The Economic Survey 2025-26, presented in Parliament on Thursday, has put forward a significant proposal to revitalize the government's disinvestment program through strategic legal reforms. The document makes a compelling case for amending the Companies Act to redefine what constitutes a "government company," potentially lowering the minimum ownership threshold from the current 51% to just 26% for listed entities.
Redefining Government Control for Strategic Disinvestment
Under existing regulations, state-run companies must maintain at least 51% government shareholding to retain their public sector character. Any reduction below this level automatically reclassifies the entity as a private company, creating a significant barrier to strategic stake sales.
The Economic Survey argues that effective control in most listed companies requires only about 26% ownership. "Since effective control requires only about a 26% stake, the government could consider amending the definition of 'government company' under the Companies Act, limited to listed entities, to allow them to remain as government companies with a minimum of 26% ownership," the survey states.

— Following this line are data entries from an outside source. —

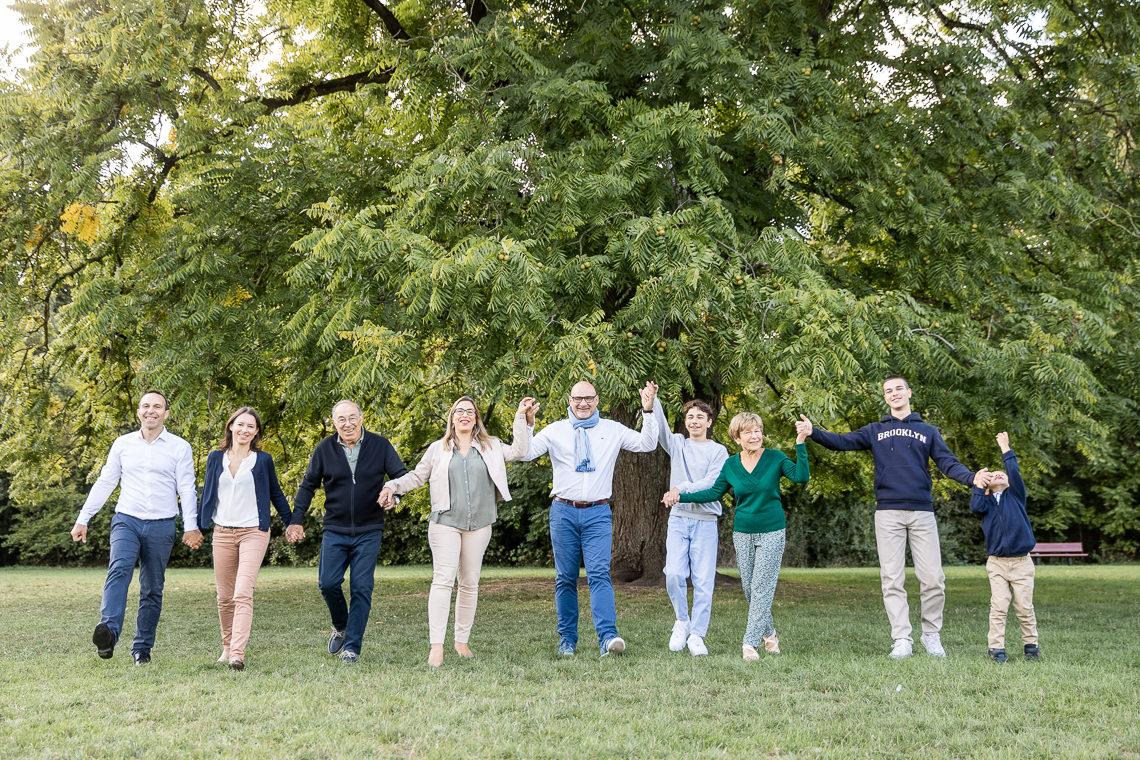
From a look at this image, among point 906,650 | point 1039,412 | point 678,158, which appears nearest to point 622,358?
point 678,158

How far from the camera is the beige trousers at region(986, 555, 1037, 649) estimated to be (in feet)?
27.0

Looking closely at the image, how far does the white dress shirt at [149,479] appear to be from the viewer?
8.12 metres

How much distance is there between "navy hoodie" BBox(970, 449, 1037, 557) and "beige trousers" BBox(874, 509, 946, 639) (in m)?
0.43

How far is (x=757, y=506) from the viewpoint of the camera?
27.9 ft

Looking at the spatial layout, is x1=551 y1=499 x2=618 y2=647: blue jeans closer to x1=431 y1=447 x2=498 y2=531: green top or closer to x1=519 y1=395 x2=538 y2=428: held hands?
x1=431 y1=447 x2=498 y2=531: green top

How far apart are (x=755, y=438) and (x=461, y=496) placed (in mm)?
2492

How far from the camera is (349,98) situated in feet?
48.5

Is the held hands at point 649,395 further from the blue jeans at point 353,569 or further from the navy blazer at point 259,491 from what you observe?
the navy blazer at point 259,491

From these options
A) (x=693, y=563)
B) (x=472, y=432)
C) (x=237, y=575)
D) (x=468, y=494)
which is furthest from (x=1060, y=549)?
(x=237, y=575)

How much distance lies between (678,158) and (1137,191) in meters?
6.97

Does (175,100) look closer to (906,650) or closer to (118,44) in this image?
(118,44)

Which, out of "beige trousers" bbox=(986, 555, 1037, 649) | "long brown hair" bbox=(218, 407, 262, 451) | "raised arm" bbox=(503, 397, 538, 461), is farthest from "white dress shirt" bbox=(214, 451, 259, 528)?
"beige trousers" bbox=(986, 555, 1037, 649)

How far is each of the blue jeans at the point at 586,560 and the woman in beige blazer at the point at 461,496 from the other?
1.86 ft

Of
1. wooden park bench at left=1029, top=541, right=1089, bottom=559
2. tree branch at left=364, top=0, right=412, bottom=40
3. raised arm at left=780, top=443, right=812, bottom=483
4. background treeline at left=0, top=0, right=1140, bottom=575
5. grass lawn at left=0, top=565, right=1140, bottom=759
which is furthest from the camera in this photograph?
wooden park bench at left=1029, top=541, right=1089, bottom=559
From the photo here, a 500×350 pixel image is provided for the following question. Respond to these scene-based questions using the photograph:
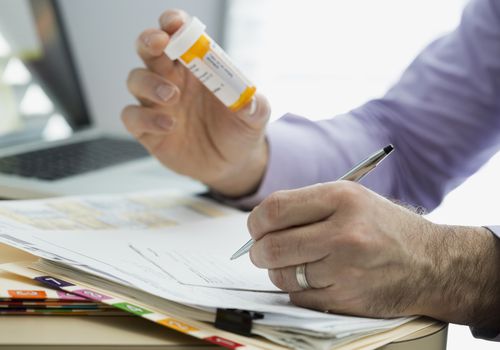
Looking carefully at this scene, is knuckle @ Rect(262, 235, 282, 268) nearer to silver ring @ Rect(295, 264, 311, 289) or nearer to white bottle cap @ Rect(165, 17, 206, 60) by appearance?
silver ring @ Rect(295, 264, 311, 289)

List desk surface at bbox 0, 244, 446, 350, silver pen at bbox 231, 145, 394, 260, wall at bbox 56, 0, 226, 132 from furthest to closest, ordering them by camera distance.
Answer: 1. wall at bbox 56, 0, 226, 132
2. silver pen at bbox 231, 145, 394, 260
3. desk surface at bbox 0, 244, 446, 350

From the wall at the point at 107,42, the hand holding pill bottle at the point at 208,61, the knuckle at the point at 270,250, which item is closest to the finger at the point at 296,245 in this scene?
the knuckle at the point at 270,250

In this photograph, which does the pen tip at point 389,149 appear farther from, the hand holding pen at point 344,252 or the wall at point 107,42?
the wall at point 107,42

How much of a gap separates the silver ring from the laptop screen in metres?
0.81

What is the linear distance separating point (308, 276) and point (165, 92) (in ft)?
1.22

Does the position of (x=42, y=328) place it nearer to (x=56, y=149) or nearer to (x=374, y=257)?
(x=374, y=257)

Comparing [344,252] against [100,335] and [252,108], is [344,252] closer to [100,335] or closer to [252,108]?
[100,335]

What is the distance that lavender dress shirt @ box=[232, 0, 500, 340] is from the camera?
957mm

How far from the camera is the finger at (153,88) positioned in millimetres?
756

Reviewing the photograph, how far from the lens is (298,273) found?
1.49ft

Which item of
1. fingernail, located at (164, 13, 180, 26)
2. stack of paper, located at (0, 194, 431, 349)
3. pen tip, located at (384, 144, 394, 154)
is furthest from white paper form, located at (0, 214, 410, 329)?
fingernail, located at (164, 13, 180, 26)

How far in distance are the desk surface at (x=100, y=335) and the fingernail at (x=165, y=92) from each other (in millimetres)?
362

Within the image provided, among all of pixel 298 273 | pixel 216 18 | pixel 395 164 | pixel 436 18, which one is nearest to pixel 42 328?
pixel 298 273

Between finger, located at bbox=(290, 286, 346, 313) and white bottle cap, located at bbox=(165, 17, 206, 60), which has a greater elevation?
white bottle cap, located at bbox=(165, 17, 206, 60)
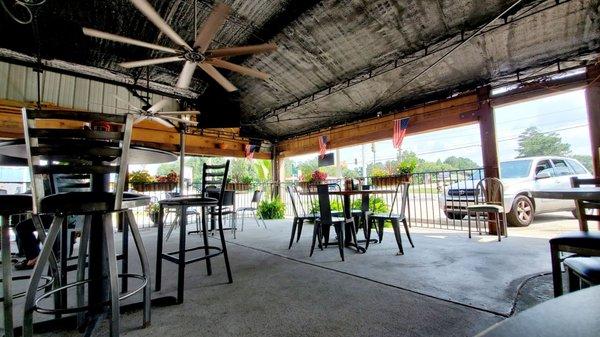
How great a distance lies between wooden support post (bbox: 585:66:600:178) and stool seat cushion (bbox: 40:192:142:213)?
21.3ft

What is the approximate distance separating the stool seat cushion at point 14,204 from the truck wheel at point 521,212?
7.15 meters

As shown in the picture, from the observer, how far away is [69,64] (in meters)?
6.01

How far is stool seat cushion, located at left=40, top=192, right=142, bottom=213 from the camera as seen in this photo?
131 cm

Dual Pathways for Public Sector Reform
The proposal outlines two distinct approaches for managing government shareholding in public sector enterprises:
- Retained Control Model: Amend the Companies Act to permit government companies to maintain their special resolution rights and public sector character with just 26% ownership, enabling substantial stake monetization while preserving strategic control.
- Privatization Pathway: Continue phased offer for sale (OFS) below 51% and toward complete exit without changing the legal definition, allowing for eventual privatization while maintaining current legal frameworks during transition periods.
The survey emphasizes that this approach would enable central public sector enterprises (CPSEs) to function post-disinvestment as professionally managed entities with dispersed ownership, clear governance standards, and transparent succession frameworks.
Addressing Current Disinvestment Constraints
The proposal comes against the backdrop of significant challenges in the government's disinvestment program. Currently, in approximately 30% of listed CPSEs, government shareholding has already fallen below 60%, severely limiting further disinvestment through OFS routes under existing regulations.
"Going forward, receipts from equity monetization can be strengthened by selectively reducing government equity in certain CPSEs beyond the minimum public shareholding norms, guided by market conditions and enterprise-specific factors," the survey recommends.
Strategic Capital Recycling for Future Growth
The Economic Survey also proposes innovative uses for disinvestment proceeds, suggesting that a portion of disinvestment receipts could be earmarked for strategic investments in emerging technology and innovation-driven companies through professionally managed platforms like the National Investment and Infrastructure Fund (NIIF).
This approach would facilitate recycling public capital toward future growth sectors while ensuring a steady stream of disinvestment receipts into the future, creating a sustainable cycle of public capital management.
Recent Disinvestment Performance and Future Outlook
The government's disinvestment program has faced consistent challenges in recent years, with targets repeatedly being missed:
- For fiscal year 2022-23, the government set a disinvestment target of ₹65,000 crore, revised to ₹50,000 crore, achieving only 47.8% of the revised estimate.
- In 2023-24, the target was ₹51,000 crore, revised to ₹30,000 crore, with achievement reaching just 28.6%.
- The previous fiscal year saw the ₹50,000 crore target remain unmet, while the ₹47,000 crore target for 2025-26 is also expected to be missed.
This consistent underperformance has prompted a strategic shift toward asset monetization rather than traditional equity offloading through OFS routes.
Implications for Public Sector Banks
The proposed amendment holds particular significance for public sector banks, several of which require additional capital infusion but are approaching the 51% government shareholding threshold. Lowering the definition would prevent mandatory share offloading while allowing these institutions to raise necessary capital without losing their public sector character.
The Economic Survey's recommendations represent a pragmatic approach to balancing fiscal requirements with strategic control, potentially unlocking significant value from government holdings while maintaining influence over key sectors of the economy.